Напротив, настроения ведут себя как монополисты. Сказать, что человек пребывает в каком-то одном настроении, значит сказать (за исключением комплексных настроений), что он не пребывает ни в каком другом. Быть в настроении действовать или реагировать определенным образом также означает не быть в настроении действовать или реагировать всеми прочими способами. Настроенный поболтать не склонен читать, писать или косить лужайку. Мы говорим о настроениях в терминах, подобных или же прямо заимствованных из тех, в которых мы говорим о погоде, а о погоде мы иногда говорим в терминах, позаимствованных из языка, описывающего настроения. Мы не вспоминаем о настроении или погоде, пока они не начинают меняться.
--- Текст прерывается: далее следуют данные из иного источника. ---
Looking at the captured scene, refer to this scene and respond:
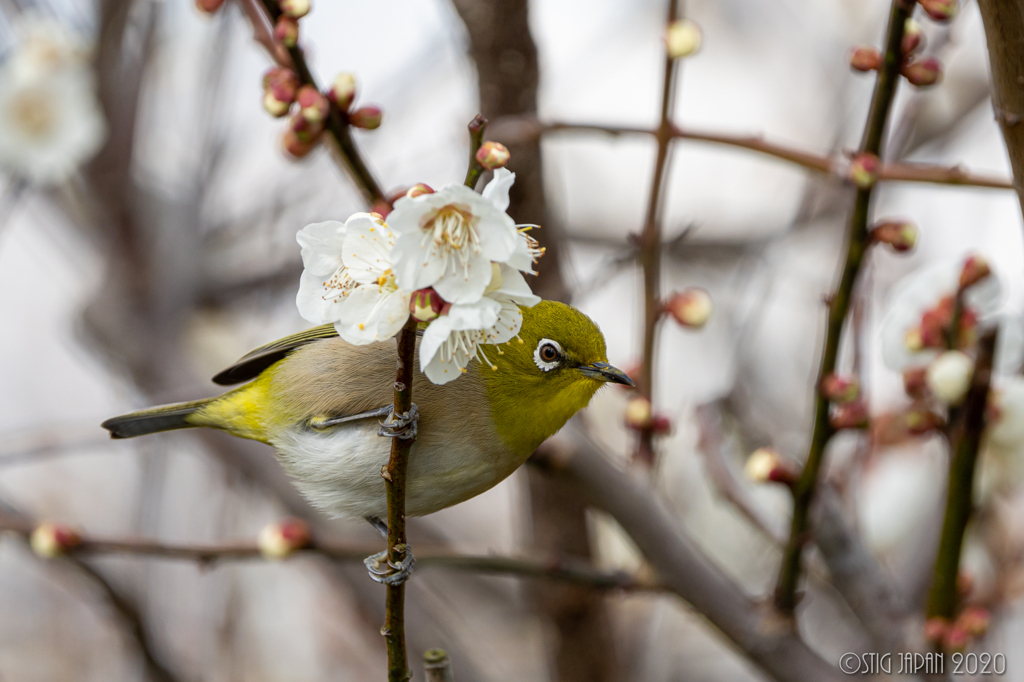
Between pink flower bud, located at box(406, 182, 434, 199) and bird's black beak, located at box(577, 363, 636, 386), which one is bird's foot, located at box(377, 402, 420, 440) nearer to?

Если сегодня здесь ливень, то это означает, что сегодня здесь не моросит. Если Джон Доу вчера вечером был угрюм и замкнут, то это значит, что вчера вечером он не был веселым, грустным, безмятежным или общительным. Далее, примерно так же как утренняя погода в данной местности одна и та же во всей окрестности, так и человеческое настроение на протяжении данного периода времени окрашивает все или большинство его действий и реакций в течение этого времени. Его работа и игра, его разговоры и выражение лица, его аппетит и грезы — на всем этом отражается его обидчивость, веселость или уныние. Любое из перечисленного может служить барометром для всего остального.

Слова, означающие настроения, описывают краткосрочную тенденцию, но они отличаются от слов, описывающих мотив, не только краткостью срока их применения, но и их использованием при характеристике тотальной «направленности» человека в течение этого короткого срока. Приблизительно так же как корабль, идущий на юго-восток, качается и вибрирует весь целиком, так и человек весь целиком бывает нервным, безмятежным или угрюмым. Соответственно, он будет склонен воспринимать весь мир как угрожающий, благоприятный или мрачный. Если он весел, то и все вокруг кажется ему более радостным, чем обычно; а если он мрачен, то не только тон его начальника и узелки на его собственных шнурках кажутся несправедливостью по отношению к нему, но и все остальное представляется ему в том же свете.